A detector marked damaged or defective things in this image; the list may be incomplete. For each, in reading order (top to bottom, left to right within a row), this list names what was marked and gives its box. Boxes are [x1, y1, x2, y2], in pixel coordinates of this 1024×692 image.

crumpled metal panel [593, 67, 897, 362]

--

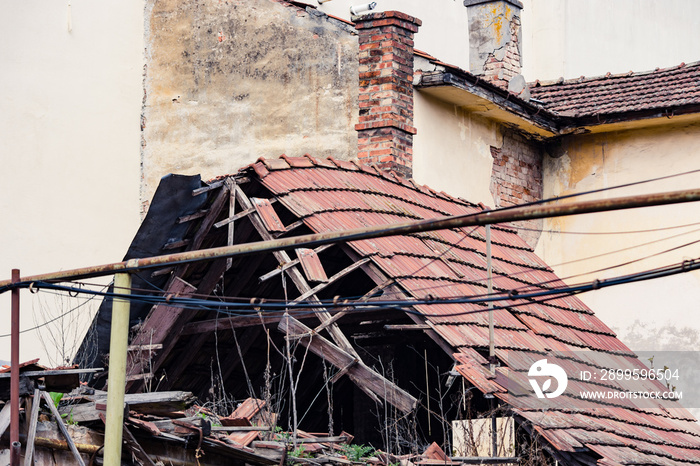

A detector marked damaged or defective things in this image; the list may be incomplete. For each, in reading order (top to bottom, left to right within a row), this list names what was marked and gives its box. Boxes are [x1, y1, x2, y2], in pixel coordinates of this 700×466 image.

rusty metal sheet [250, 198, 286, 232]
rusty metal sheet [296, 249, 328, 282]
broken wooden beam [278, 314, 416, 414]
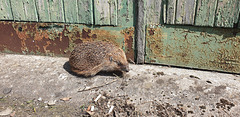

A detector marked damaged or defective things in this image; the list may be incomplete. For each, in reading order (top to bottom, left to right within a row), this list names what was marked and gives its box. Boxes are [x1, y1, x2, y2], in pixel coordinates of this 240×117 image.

# [Exercise instructions]
Everything above from the line containing "this 700×466 image." through the line containing "this 240×117 image." must be repeated exactly, and the pictures must be left out.

# [Written reply]
A detector marked damaged or defective things in this image; the list may be incomplete. For each, in reading order (top to bottom, left to right within a row), this list names what was marked and gives its box. Boxes are [x1, y1, x2, y2], in pixel coordinates of this 700×466 image.

rusty metal sheet [250, 198, 286, 232]
rusty metal sheet [296, 249, 328, 282]
broken wooden beam [278, 314, 416, 414]

A detector marked damaged or defective things in this image; the list may be incomplete. For each, in reading order (top to bottom, left to right within a row), this list names what was marked and gives its box. Boxes are [x1, y1, x2, y2], in pixel coordinates of this 240×117 image.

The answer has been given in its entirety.